Why this “obsession?” If you believe any or all of the following litany of issues there are some pretty good reasons.

a) “The greatest transfer of wealth in the history of the world”  People don’t understand or want to acknowledge the magnitude of the dollars paid to other countries for a good that is not durable; it is consumed daily and requires replacing daily. Unlike an imported auto or imported washing machine it’s gone the moment you drive your car. Obama is currently bragging that the US is down to 45% of imported oil over the old high of 60%.  That’s progress but that still means close to half of transportation energy is not ours. I avoid climate change conversation because the dollars spent for oil is easily accounted for and cannot be argued over.

b) Exxon Valdez, Deepwater Horizon, Shell in Nigeria. Need I go on?

c) Retail gas prices. Schizophrenic. Wildly speculative oil trading.  Politics based on gas pump prices. And I don’t expect them to go down…

d) World politics that are formed by energy issues.

I wanted to reduce my consumption as much as possible and I take time to convince others to do so too.
 

Electric cars are not yet perfect and you can always wait for the “next big thing” that matches your expectations. You can wait until battery technology energy density matches or exceeds gasoline in internal combustion engines and costs the same. How long are you going to wait, 10 years? If no one buys electric vehicles now what incentive will there be to build the next generation battery?

As we became convinced that we would indeed buy an electric car, we started considering more carefully our location, driving habits and goals in buying this car. For us, the main factors were as follows: In our regional area of the Northeast there are very few charging stations. And there’s six months of colder temperature that will decrease battery energy. The gas backup of the Volt better covers these issues for us than a Leaf at this time. And the Volt was available!

Commercial manufacturers of electric vehicles face an uncertain future in their investment. So as a consumer you are subject to long waiting lists. Just this year, 2012, Nissan actually says they will sell Leafs in all markets. Prior to this year you had to be in California or a handful of other states to hope you would actually get the car. Information is superficial. Most dealers and sales people are unaware of any detail information – this is a really new vehicle, unlike anything they have sold before.

Unfortunately both the Chevrolet dealer and Chevrolet want to make Volt sales but they distance themselves from non-sales issues such as public charging stations.  For example I tried to get the dealer I purchased the car from to find what I call a “dealer representative.”  I wanted to find somebody or some organization that communicates with all regional Volt dealers. Noises were made that this might be possible during the sale. Why did I want this? I wanted to promote a general policy that any Volt owner could charge at any Volt dealer. Right now all these Volt chargers are in service areas that are not readily available to other Volt users.

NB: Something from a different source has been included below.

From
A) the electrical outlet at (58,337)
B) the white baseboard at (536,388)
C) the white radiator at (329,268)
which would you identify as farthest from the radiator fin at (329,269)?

Still time was wasting, we figured we would work out the issues later. We went ahead and bought a beautiful red Volt. We took delivery on December 31, 2011 – all the better for tax planning purposes! Next time I’ll share some of what I have learned while driving it back and forth to work and around home.

Editors Note: The Chevy Volt just made AOL.Auto's Best Cars for the Money: April 2012.
 

Mark Raymaker is an Information Services Manager. He may be contacted by comments to this blog or through Member email. 
 


Comments on "Buying a Chevy Volt"

  1. OEIC default avatar David Hauber April 30, 2012 at 10:19 pm

    I find it amazing that the Volt has an iron block.  Other manufacturers are trying to take weight out. It will take longer to get the engine heated up also.